The inconsistency in the model bending behaviour. The real strip is red, the simulated is shown in green color and the followed trajectory is blue. The difference between the simulation and the real strip was negligeble until the situation shown in 10a was reached. During the situation 10a, the simulatated model skips in a single step considerably. The real strip catches up the simulation with a small delay but the touch point was shifted w.r.t. shown in simulation 10b. (Color figure online)

4.4 Fabric Folding

Our last experiment measured the displacement for whole range of typical fabrics when folded by four trajectories only. We divided the fabrics strips into four categories based on the estimated weight to stiffness ratios \(\eta _m\). For these categories, the trajectory on the pliable end of the range (generated by \(\eta _t\)) is selected and the folding is performed on the CloPeMa testbed. The measured displacements are shown in Table 1. The table shows, that displacement is maximally 10 mm for all used fabric strips of length 1000 mm. For the purpose of robotic garment folding, this is an acceptable displacement. The displacement can be further reduced if more categories are used.

Table 1. Measured displacements when only four trajectories are used for fabric strips folding.
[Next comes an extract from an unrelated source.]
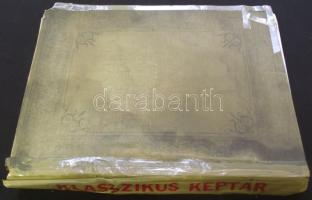 1928 Klasszikus képtár Rennaisance mesterek 60 festmény és elemző-magyarázó szövegek nagy alakú albu...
The estimated weight to stiffness ratio is denoted \(\eta _m\) and the weight to stiffness ratio \(\eta _t\) was used to generate the folding trajectory. The height of folded strip \(h_m\) was used for the estimation.

5 Conclusions

This contribution examined the robotic folding accuracy as a function of the material weight to stiffness ratio \(\eta \). Several experiments were conducted in simulation as well as in real robotic testbed. The experiments measured the folding accuracy based on the displacement of the excepted and the real position of the grasped side of the completely folded strip. Different materials, varying in weight to stiffness ratio \(\eta \) were folded and we observed that the trajectory on the pliable end of the known range provides the satisfactory folding accuracy. Based on the observation, we proposed a methodology for folding of the materials with roughly estimated weight to stiffness ratio. The methodology designs a trajectory for the range of the weight to stiffness ratio and accurate estimation is thus not necessary. The demonstration of the methodology was provided for the fabric strips. We shown, that only four trajectories are required to fold all typical fabrics used for the garments.

In the experiments, we observed the inconsistency between the simulation and real strips. This inconsistency causes an overestimation of the simulated displacement. We think, the inconsistency can be resolved by adding the hysteresis into the model and we will address this task in the future work.